In other words, I'm trying to prove that $f(x) = f(1)\cdot_nx$ for all $x$ in $\mathbb{Z}_n$ and $f\in Aut(\mathbb{Z}_n)$. Here, $\cdot_n$ denotes multiplication mod $n$.
I'm completely stuck. I've done several examples to try to understand what this is even saying, but I'm not even sure if my examples are right. Consider $\mathbb{Z}_4$ and $x = 3$. Then $f(3) = (f(1)\cdot 3)\mod 3$. Since $f$ is an automorphism, we know it maps the identity element to the identity element, so $f(1) = 1$ I think. So $f(3) = 3 \mod 3 = 0$, but this makes no sense to me. I thought there were only 2 automorphisms in $\mathbb{Z}_4$, which are the identity and $(1 3)$.
EDIT: Just realized I should have written 3 mod 4, which is 3. So $f(3) = 3$. This is just the identity mapping, though, right?
Basically, I don't even know where to start.
Here is an attempt to understand what may be your doubt,and clear it.

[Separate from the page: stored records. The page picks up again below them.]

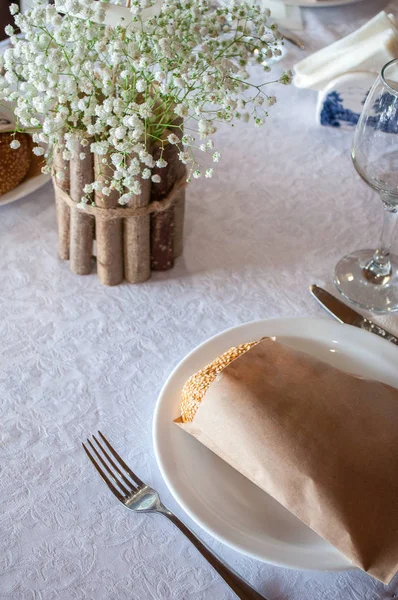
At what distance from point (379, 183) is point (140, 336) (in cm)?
37

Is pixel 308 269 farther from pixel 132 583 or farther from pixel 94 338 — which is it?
pixel 132 583

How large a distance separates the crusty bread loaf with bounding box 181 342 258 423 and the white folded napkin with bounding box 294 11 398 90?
59 cm

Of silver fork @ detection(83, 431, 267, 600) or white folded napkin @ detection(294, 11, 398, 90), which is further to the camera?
white folded napkin @ detection(294, 11, 398, 90)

So we will consider $\mathbb Z_4$. The question is saying the following : for all $x$, $f(x) = x \cdot f(1) \mod n$.
Which means, it does not make sense to fix a value of $x$.
What can vary in your question? Well, $f(1)$ can vary, right? And it can take values between $1$ and $4$, since $Z_4 = \{[1],[2],[3],[4]\}$.

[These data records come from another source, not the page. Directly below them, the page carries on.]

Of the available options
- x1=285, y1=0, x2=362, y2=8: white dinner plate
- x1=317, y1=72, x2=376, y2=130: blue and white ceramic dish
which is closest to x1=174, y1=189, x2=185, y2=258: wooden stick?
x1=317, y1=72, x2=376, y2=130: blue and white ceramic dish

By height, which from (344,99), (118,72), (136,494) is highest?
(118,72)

Now, we will fix values of $f(1)$ and see the resulting automorphism.
$f(1)=1$: This gives $f(x)=x$, or the identity.
$f(1)=2$: This is not an automorphism, since $f(2)=f(4)=0$, so the kernel is non-zero.

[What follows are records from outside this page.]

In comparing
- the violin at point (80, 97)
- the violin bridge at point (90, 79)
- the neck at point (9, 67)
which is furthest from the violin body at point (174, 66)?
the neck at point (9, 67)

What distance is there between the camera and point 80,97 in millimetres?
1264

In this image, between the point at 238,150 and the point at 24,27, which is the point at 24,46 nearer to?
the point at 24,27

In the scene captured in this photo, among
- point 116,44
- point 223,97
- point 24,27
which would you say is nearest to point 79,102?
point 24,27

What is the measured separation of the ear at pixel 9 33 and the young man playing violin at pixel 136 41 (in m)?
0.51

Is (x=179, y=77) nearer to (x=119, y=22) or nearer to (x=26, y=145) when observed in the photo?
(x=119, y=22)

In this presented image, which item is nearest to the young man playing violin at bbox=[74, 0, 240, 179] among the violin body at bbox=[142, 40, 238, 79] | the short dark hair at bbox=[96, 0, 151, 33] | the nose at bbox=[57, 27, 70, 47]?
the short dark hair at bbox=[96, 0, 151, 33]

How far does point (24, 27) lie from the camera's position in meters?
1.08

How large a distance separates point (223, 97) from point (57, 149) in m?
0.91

$f(1)=3$: This maps $1 \to 3$, $2 \to 2$, $3 \to 1$ and $4 \to 4$.
$f(1)=4$: This is the zero map, it's left to you to check. Obviously not an automorphism.
Hence, we have got the two automorphisms ,identity and $(13)$ from this setup. I hope now you have understood what the requirements of the question are.
As for the question itself, it is simply a question of generation, so I will leave you with a hint. Since $[x] = x \cdot [1]$ for all equivalence classes $[x] \in Z_n$, the place where $[1]$ maps decides the place where the rest of the $[x]$ map, since automorphisms have the property $f([x]) = f(x \cdot[1]) = x \cdot f([1])$. Now you can formalize why any automorphism must be of the form given in the question.